** Text under study follows **

Lesson #3: You need to be ready for shifts in governance and compliance
Managing evolving compliance and governance requirements is one of the largest challenges for financial services organizations. And with so much discussion around how cryptocurrency transactions will be regulated in the future, it needs to sit at the top of growing crypto fintechs’ agendas.
In the past, we’ve seen how scaling compliance and governance capabilities can lead to incredible bloat across large financial services organizations. As new needs emerge, they’ve been met by simply adding more people and resources to maintain compliance. Some firms now have teams of hundreds of people — many of them working on things that could be handled digitally, or could have been mitigated by embedding governance and compliance into product and service design.
As new entrants to this space, built on flexible digital foundations, growing crypto fintechs can avoid that bloat and revolutionize how governance and compliance are managed across the sector. Practices like Compliance as Code can change where compliance is built into development processes, and help companies avoid having to retrofit compliance into new deployments.
As the international regulatory environment around cryptocurrency evolves, it’s essential that organizations remain as flexible as possible. Any day, shifts could come that force them to completely transform governance processes and alter their operations. The organizations that are ready for those changes will be best positioned to build long-term customer loyalty and trust.
Over the years, Thoughtworks has helped numerous companies evolve their products and services in line with shifting local and international compliance standards—and the two can be very different. For example, if a crypto fintech uses a data set to identify customer trends based on trading activity, internal governance would require that almost all of the personally identifiable information is obscured. Whereas the disclosure of the same information to a body like the Commodity Futures Trading Commission would require all of that information to be transparent.
Conflicts like that are common across local and international compliance requirements. But with the right technology and data architecture, they can be managed in an effective and scalable manner.

** End of Text under study **
** Data follows **

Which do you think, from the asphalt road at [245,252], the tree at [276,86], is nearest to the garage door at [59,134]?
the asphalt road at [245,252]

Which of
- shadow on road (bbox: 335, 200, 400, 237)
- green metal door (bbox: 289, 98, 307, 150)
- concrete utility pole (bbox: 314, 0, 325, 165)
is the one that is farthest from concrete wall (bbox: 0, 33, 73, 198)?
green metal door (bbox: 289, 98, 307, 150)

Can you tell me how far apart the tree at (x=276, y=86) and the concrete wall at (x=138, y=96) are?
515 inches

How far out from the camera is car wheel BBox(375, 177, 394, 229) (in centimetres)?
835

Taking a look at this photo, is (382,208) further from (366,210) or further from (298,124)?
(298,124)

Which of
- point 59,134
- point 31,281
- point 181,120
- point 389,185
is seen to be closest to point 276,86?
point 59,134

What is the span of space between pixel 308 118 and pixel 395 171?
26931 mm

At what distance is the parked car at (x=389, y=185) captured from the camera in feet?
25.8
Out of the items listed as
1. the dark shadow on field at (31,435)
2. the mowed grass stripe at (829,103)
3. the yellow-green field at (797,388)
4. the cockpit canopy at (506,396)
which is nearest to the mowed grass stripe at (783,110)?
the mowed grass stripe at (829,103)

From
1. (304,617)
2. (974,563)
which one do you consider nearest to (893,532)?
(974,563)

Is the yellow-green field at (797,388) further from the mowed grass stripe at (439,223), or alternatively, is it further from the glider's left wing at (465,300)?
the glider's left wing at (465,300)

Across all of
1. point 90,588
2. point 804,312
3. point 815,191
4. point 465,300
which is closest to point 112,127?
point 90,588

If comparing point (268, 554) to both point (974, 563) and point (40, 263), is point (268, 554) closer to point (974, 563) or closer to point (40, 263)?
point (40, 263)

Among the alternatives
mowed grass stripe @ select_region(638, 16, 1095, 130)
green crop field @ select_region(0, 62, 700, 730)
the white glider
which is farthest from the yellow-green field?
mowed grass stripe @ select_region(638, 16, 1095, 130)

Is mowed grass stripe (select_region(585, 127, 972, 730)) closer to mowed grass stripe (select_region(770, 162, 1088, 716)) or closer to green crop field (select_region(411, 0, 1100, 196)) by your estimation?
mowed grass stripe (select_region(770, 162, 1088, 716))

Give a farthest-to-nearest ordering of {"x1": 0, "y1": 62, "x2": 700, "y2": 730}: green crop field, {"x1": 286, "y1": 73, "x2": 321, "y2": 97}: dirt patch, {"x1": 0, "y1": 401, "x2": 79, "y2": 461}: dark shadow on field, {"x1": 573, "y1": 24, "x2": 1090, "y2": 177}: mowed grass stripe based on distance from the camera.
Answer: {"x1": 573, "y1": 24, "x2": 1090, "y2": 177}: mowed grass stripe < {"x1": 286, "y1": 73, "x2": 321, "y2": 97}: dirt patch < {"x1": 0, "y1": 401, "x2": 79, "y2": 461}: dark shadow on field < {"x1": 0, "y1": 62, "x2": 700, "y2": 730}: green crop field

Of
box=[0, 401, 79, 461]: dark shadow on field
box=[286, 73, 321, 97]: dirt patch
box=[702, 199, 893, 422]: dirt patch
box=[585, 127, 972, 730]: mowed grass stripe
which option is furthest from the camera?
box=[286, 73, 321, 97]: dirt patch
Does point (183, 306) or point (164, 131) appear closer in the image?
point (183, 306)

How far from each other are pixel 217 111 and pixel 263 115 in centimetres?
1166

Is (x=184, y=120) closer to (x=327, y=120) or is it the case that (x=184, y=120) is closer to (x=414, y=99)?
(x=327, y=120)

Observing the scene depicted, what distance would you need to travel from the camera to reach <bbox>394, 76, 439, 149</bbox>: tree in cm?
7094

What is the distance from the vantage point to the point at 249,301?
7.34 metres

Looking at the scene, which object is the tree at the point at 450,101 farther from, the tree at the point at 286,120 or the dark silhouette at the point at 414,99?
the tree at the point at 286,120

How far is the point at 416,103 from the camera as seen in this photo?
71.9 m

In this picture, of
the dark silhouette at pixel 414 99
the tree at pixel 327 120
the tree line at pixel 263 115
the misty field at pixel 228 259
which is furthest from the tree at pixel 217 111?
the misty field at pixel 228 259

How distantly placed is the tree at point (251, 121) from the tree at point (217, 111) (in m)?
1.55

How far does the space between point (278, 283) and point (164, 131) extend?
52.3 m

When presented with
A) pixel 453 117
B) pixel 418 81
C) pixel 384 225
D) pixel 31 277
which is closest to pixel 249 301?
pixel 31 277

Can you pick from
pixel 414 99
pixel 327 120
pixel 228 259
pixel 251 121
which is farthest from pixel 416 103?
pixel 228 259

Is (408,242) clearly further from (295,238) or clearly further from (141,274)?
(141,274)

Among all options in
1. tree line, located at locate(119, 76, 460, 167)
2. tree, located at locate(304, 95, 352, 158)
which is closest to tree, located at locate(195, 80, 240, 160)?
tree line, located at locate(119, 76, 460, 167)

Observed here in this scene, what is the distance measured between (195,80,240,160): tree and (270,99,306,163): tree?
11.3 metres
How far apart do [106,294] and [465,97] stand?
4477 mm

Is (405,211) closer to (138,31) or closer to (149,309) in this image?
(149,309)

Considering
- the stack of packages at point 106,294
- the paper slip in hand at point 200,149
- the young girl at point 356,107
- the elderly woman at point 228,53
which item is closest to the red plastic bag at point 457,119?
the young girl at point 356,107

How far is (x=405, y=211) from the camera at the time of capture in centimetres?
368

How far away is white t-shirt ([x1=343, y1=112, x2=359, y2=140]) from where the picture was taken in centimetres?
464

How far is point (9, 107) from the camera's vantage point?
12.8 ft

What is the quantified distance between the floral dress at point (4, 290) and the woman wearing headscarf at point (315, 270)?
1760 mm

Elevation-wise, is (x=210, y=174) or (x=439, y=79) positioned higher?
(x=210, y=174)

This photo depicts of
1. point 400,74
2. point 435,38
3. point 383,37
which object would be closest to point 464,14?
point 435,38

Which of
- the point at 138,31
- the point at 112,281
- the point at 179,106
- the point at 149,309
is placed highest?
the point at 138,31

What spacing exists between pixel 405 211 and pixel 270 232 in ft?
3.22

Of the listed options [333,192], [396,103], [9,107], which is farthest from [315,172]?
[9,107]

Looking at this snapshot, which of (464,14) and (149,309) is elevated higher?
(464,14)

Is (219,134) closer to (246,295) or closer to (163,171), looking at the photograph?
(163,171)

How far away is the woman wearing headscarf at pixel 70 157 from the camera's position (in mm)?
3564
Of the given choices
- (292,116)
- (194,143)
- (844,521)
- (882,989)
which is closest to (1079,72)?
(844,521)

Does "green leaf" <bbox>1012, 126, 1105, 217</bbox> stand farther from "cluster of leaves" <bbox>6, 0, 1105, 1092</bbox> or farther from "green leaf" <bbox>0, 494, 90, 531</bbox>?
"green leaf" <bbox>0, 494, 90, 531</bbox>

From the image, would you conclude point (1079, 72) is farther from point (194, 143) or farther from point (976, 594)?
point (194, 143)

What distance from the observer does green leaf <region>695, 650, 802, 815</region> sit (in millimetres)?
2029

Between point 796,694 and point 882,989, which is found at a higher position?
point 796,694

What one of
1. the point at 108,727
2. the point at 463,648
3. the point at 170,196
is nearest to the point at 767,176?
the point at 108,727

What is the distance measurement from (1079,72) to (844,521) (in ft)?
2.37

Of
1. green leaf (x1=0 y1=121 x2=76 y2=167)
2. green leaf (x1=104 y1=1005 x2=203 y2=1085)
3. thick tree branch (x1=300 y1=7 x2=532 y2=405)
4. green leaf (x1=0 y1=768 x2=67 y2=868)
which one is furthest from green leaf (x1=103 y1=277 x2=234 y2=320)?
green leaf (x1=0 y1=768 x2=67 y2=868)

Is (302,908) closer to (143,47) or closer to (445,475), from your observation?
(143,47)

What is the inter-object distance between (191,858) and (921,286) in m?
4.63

** End of Data **

Required work.
Could you resume the text on compliance lessons for crypto fintechs, picking up right after its final sentence? The records have nothing to do with what is asked here.

Answer area.
Lesson #4: Experienced partners can help you grow quickly, and with confidence
The explosive pace of growth in the crypto space is putting pressure on organizations to become experts in finance, development, security, and regulatory compliance at the same time. That’s a tall order, and an expectation that wouldn’t typically be placed on established organizations — let alone ones that are just a few years old.
That’s where expert partners come in. Today’s growing crypto fintechs have a strong vision for where they want to be and what they want to achieve, and expert partners can help them quickly acquire the skills and capabilities needed to get there.
By working with a partner like Thoughtworks, crypto fintechs can combine their game-changing business models with financial services best practices honed over many years, and apply modern platform and development approaches to enable sustainable, secure, and compliant growth.
These companies may not have been around to witness the financial services sector’s technological transformation, but expert partners like us have. When paired with digital capabilities, that kind of expertise and insight is exactly what growing organizations need to make the right moves fast, and take their place at the top of this rapidly-growing market.
Many before you have learned these lessons the hard way. Now, you don’t have to.
At Thoughtworks, we’ve helped financial services organizations avoid all those pitfalls and more for many years. Now, as a new generation of fintechs make their names in the cryptocurrency space, we’re helping them avoid the mistakes of the past, while blazing new trails and transforming the world of finance on their terms.